## ФРАГМЕНТ ТЕКСТА

※

Осенью он сблизился с Ольгой Марголиной, дочерью петербургского ювелира, крестившейся и ставшей религиозной до восторженности. Последние шесть лет жизни Ходасевича она была его женой, самоотверженно за ним ухаживала, когда выяснилась истинная причина давно его тревоживших болей в печени и он почти не вставал. За его гробом они с Берберовой шли рука об руку.

Через три года гестапо арестовало ее и отправило в концлагерь, где она погибла. Для неарийцев крест был слабой защитой.

* * *

Статьи Ходасевича в Возрождении до сих пор не собраны, не переизданы — это сложно сделать, их сотни. Сам он даже не задумывался о книге своей критики. Кое-что вернула из небытия Берберова, через пятнадцать лет после его смерти издав в Нью-Йорке Литературные статьи и воспоминания, произвольно составленный сборник, где очень многое упущено. Как знать, стал бы Ходасевич жалеть об этих потерях? Для него обзоры и отклики на газетной полосе были работой, которая позволяла свести концы с концами, но вряд ли чем-то большим.

Если так, он ошибался. Конечно, призванием Ходасевича, делом жизни была поэзия, однако и талантом критика, даже более редким, природа наделила его сполна. Тяготясь газетной службой, подчас испытывая к ней отвращение, Ходасевич, нечего говорить, запрещал себе что бы то ни было, хоть пустяковую заметку о каком-нибудь малозаметном юбилее или бесцветном литературном вечере, делать спустя рукава. Его почерк узнаваем, пишет ли он о собрании сочинений Бунина или о скверно зарифмованных сердечных признаниях кокетливой дамы, которая вообразила себя поэтом. Спорит ли с Адамовичем, утверждая, что литература во все времена должна сохранить верность своему назначению, или иронизирует над топорно написанными советскими романами «о социалистическом строительстве».

※

## ЗАДАНИЕ A
Подсчитайте, сколько строк записей содержат строку «instances». В ответе укажите только число.
Фрагмент и записи, идущие после него, представляют собой отдельные материалы, не связанные между собой.

## ЗАПИСИ ДЛЯ РАБОТЫ
※

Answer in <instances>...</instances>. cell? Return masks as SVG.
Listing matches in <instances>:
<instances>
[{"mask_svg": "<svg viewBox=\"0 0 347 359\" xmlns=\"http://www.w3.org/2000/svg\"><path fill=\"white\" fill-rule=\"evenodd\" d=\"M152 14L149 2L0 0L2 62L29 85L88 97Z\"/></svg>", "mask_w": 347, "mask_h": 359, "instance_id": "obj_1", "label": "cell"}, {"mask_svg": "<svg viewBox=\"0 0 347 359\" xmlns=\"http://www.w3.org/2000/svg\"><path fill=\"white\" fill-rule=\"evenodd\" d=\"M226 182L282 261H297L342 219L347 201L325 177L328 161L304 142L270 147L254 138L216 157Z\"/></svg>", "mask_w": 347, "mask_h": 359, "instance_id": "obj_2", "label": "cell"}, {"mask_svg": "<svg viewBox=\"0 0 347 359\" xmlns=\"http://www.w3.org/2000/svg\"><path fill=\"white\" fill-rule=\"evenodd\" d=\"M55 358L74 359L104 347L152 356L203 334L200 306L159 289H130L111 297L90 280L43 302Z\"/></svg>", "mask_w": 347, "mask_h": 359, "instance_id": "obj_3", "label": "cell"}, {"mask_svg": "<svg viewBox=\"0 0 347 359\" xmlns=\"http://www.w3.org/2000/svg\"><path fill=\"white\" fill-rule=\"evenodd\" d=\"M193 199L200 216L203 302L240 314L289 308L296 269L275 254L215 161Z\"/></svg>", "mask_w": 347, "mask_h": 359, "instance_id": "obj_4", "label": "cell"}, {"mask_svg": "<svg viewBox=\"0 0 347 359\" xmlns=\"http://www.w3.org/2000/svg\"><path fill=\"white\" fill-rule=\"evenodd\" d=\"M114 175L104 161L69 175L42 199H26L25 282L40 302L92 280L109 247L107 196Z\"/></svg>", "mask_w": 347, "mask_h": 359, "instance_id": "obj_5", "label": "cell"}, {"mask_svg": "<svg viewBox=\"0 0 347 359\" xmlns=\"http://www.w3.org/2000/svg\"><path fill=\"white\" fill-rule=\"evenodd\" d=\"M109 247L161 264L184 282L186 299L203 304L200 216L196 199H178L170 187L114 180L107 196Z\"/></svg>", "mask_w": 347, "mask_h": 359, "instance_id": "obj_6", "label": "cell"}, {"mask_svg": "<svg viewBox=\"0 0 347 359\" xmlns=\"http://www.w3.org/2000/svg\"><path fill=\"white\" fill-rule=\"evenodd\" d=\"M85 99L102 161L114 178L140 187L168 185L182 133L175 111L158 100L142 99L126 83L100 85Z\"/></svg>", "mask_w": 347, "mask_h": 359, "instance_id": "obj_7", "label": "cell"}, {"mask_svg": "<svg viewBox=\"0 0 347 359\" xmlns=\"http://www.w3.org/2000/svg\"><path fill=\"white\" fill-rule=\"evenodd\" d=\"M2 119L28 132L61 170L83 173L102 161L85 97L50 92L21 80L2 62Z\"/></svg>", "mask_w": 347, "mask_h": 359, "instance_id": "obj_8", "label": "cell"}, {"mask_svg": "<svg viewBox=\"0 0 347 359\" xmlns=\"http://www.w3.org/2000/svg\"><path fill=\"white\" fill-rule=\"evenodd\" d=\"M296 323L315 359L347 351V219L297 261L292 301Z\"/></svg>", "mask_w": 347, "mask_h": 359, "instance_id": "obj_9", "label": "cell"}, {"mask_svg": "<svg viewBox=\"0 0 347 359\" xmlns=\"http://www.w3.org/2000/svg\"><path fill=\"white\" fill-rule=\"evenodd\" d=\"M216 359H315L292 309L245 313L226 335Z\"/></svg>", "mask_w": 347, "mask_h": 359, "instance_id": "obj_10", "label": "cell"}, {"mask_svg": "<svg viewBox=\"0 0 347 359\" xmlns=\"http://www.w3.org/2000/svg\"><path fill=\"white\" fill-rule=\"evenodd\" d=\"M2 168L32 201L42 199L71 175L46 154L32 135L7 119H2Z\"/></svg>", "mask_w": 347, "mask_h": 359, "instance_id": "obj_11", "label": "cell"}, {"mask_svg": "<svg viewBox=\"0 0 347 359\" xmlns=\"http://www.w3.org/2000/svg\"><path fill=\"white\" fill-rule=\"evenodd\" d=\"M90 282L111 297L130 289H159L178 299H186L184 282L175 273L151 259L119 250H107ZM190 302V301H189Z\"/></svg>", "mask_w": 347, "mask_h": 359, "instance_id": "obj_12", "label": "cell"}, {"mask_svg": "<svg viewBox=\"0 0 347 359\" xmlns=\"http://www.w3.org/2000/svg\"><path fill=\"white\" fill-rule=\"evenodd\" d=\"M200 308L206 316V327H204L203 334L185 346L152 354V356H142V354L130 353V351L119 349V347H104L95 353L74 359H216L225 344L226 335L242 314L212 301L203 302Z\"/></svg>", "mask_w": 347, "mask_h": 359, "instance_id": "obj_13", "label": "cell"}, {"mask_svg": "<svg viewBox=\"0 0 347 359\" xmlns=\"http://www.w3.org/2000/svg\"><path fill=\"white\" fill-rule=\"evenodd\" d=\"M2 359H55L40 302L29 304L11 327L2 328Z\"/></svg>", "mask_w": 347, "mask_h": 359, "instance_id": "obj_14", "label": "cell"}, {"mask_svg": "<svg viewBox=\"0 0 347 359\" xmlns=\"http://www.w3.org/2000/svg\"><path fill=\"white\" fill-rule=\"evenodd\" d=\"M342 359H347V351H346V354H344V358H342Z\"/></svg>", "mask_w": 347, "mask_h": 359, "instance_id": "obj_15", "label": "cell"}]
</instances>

※

## ЗАДАНИЕ B
Для каждого утверждения определите, согласуется ли оно с фрагментом о Ходасевиче. Ответьте «да» или «нет» и дословно приведите решающие слова фрагмента.
(i) Ольга Марголина была дочерью московского ювелира.
(ii) Берберова издала в Нью-Йорке «Литературные статьи и воспоминания» через пятнадцать лет после смерти Ходасевича.
(iii) Ходасевич задумывал книгу своей критики.

## ОЖИДАЕМЫЙ ОТВЕТ A
4

## ОЖИДАЕМЫЙ ОТВЕТ B
(i) Нет: «дочерью петербургского ювелира».
(ii) Да: «через пятнадцать лет после его смерти издав в Нью-Йорке Литературные статьи и воспоминания».
(iii) Нет: «Сам он даже не задумывался о книге своей критики».